The whole experience has been great: even if I didn’t have the chance to present my report during the pre-session, those face-to-face meetings were really wonderful.

Of course, we took time to have the Swiss fondue and went to see CERN, which I was completely clueless about.

Section 377A of Singapore’s penal code is still in force, and it condemns same-sex sexual acts. What struggles does the LGBTI community have to face in your country?

Despite petition and court challenges, 377A is being kept in the books. Even if the Singapore government said it is not actually enforced, having a piece of archaic law still reinforces the idea that the gay community – and, consequently, the whole LGBTI community – is not accepted in Singapore. A lot of ministries and government bodies continue to use that law as a guidance on how to put together policies or guidelines.

For example: if you attempt at registering an LGBTI organisation, the Registry of Societies will respond rejecting the application, quoting “contrary to national interests” without giving any further explanation. This is why none of the organisations in Singapore are formally registered as representatives of the LGBTI community.

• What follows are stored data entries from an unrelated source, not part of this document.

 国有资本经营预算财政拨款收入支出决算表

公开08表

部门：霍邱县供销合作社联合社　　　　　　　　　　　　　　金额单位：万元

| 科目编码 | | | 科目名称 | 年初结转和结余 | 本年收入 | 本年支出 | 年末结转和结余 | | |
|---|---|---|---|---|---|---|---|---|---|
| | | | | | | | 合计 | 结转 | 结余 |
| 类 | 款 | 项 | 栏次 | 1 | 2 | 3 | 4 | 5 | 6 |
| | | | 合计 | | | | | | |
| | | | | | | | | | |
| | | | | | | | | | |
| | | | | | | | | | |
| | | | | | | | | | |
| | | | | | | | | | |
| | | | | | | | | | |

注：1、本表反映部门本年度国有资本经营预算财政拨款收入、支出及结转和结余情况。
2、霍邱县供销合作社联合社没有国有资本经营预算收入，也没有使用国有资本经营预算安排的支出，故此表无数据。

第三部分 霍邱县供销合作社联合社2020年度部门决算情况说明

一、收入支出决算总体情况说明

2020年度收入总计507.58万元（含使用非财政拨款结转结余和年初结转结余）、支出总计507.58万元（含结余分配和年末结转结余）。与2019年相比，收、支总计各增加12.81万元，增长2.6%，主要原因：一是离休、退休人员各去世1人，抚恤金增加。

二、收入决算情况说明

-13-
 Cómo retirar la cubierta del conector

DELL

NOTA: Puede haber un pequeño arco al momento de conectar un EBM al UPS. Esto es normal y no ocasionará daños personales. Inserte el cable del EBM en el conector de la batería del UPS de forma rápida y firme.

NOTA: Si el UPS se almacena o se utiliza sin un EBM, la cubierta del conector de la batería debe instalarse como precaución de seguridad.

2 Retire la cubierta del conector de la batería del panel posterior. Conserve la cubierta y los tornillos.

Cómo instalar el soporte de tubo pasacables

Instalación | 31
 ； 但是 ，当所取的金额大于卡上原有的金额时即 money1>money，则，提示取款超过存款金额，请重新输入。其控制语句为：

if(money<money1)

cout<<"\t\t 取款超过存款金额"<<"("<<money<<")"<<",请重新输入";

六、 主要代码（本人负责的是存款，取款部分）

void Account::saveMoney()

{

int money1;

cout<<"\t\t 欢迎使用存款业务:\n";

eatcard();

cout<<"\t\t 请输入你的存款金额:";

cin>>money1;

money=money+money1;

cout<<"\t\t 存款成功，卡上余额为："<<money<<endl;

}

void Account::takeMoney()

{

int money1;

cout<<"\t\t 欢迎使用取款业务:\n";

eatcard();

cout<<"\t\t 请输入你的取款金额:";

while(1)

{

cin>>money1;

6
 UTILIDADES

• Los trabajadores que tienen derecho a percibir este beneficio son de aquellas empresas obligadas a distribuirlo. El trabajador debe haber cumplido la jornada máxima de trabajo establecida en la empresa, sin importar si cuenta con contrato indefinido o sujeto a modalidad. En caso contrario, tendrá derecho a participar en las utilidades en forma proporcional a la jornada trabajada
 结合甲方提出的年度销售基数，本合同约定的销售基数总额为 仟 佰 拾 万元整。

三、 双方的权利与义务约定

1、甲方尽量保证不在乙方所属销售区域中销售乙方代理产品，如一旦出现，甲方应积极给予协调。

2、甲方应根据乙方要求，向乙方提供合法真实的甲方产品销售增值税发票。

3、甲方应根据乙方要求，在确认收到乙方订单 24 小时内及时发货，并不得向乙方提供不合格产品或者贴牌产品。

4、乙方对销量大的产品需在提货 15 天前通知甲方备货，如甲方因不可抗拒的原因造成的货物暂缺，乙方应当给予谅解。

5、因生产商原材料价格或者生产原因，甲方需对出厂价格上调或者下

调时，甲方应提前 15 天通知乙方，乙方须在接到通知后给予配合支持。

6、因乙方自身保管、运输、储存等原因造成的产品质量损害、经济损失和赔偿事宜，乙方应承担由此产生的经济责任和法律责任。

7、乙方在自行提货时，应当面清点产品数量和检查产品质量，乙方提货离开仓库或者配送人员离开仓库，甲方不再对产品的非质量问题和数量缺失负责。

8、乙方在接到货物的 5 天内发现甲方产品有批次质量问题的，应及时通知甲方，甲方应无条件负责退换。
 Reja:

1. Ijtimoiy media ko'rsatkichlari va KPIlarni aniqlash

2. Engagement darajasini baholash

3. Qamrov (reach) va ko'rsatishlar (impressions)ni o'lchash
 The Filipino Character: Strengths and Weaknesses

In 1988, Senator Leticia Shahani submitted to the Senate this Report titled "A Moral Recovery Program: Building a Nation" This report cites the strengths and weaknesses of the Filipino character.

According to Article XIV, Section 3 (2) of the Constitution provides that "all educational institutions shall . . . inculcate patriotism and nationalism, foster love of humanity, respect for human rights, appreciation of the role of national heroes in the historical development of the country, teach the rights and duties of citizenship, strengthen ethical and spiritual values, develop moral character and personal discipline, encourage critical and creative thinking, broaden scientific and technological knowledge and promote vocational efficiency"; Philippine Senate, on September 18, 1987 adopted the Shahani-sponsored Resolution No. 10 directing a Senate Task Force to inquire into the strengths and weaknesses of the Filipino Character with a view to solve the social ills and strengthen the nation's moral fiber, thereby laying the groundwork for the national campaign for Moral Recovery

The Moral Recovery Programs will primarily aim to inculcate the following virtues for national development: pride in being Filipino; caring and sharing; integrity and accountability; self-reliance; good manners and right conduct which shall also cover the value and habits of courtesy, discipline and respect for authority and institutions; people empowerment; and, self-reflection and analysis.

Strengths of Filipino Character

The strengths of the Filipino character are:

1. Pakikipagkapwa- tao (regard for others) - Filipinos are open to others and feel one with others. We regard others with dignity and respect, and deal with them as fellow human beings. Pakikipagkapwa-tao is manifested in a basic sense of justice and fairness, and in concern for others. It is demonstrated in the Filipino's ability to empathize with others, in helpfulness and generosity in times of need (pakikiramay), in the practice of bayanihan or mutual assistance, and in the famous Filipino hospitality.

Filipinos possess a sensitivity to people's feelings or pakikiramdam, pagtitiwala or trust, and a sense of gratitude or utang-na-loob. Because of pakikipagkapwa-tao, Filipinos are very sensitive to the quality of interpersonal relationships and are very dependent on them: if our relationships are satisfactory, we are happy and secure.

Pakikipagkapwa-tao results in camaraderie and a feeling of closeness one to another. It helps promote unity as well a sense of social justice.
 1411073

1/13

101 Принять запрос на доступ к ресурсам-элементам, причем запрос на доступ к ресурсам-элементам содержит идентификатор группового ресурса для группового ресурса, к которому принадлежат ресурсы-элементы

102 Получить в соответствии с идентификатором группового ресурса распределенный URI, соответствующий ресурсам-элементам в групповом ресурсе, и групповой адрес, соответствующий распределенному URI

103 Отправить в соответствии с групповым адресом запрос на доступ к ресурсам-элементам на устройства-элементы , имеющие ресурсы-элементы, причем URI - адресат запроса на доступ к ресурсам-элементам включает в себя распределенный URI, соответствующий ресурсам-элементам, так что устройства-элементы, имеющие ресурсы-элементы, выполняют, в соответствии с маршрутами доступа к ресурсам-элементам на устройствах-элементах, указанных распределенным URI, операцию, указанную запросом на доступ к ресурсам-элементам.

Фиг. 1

The presence of this law creates a very strange situation: positive portrayals of LGBTI experiences are not allowed in TV or radio shows, but you see newspapers carrying LGBTI news from abroad, such as those ones about marriage equality in the United States.

You can’t really understand whether the government allows a discussion on these issues or not, but things have undoubtedly changed in the last ten years.

In 2005, when I started my advocacy work, there was very little discussion on LGBTI issues, while today more and more people talk about them, and this has an impact on our society.  The debate hosts mixed opinion, but it is not as one-sided as it used to be: people are ready to read about these themes, and Internet and social media have empowered these conversations.